Cependant le 18 février 2015, la Cour de cassation a été dans le sens contraire, en annulant l'autorisation d'extradition. Les magistrats de la plus haute juridiction ont quant à eux estimé que les juges parisiens se basaient sur des «motifs hypothétiques», qu'ils ne s'expliquaient pas assez «sur la prolongation de la séquestration d'Hernan Abriata, au-delà du renversement du régime dictatorial argentin en 1983». Si la Cour de cassation n'a pas affirmé explicitement la prescription des faits, elle a néanmoins considéré qu'on ne pouvait l'écarter. «La chambre de l'instruction n'a pas donné de base légale à sa décision», a-t-elle motivé. A cet égard, la décision rendue en 2015 est inédite, allant à l'encontre de la jurisprudence française et internationale, notamment de la qualification de crime «continu», qui a jusqu'ici permis que les responsables d'enlèvements puissent être jugés, même plusieurs décennies après les faits. En 2010, la cour d'assises de Paris avait par exemple condamné quatorze responsables de la dictature Pinochet pour l'arrestation, la séquestration, la détention arbitraire et la torture de quatre ressortissants franco-chiliens.

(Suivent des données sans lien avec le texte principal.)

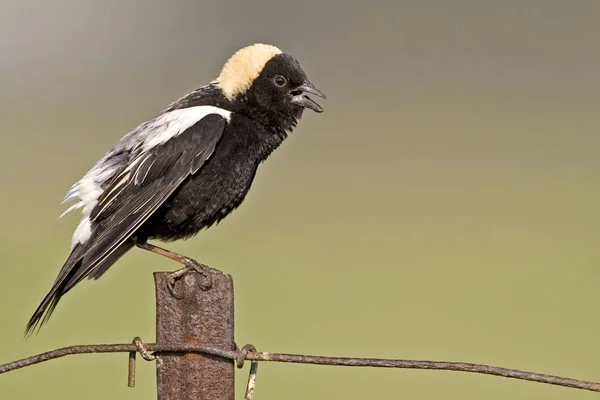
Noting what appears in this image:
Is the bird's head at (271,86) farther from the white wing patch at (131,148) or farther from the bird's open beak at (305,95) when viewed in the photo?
the white wing patch at (131,148)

Ce jeudi, les juges de la chambre de l’instruction de la cour d’appel de Versailles ont donc tranché la question suivante par la positive : peut-on toujours parler de séquestration postérieurement au retour d’une démocratie ? Pourtant la bataille judiciaire n’est pas encore achevée : selon l’AFP, l’avocat de Mario Sandoval a annoncé son intention de se pourvoir en cassation. Au terme du processus, c’est par un décret du Premier ministre, susceptible d’être attaqué devant le Conseil d’Etat, que l’extradition pourra s’effectuer.